Using the book notice below, answer:
(a) How many chapters does the book contain?
(b) What does the appendix list?
(c) According to the quoted assessment at the end, to whom should the book appeal?
====== Source passage
19–16654

The purpose of this book is to stimulate interest “not so much perhaps in what has been known as Yankee invention, but in the broader and more comprehensive American research.” There are eight chapters: The spirit of research; Men of research and their development; Some indifference of the past; American war research; The education for research; Some borderline limits; Research in the factory; The making and protecting of inventions. An appendix lists problems awaiting solution. The book is finely illustrated with a frontispiece and six portraits.


“The book shows the author to be thoroughly familiar with the national and industrial need for research, for he tells in an immensely illuminating manner of what research accomplished during the war and how the need for industrial research still is a pressing one. The book is fascinatingly written and should appeal to anyone with the instinct for solving things.”
============
====== Dataset content
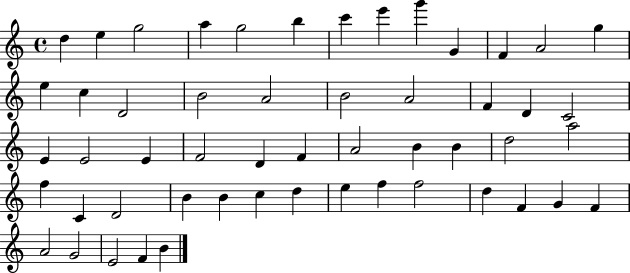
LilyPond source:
============
- **Result of this exercise**:
(a) Eight.
(b) Problems awaiting solution.
(c) Anyone with the instinct for solving things.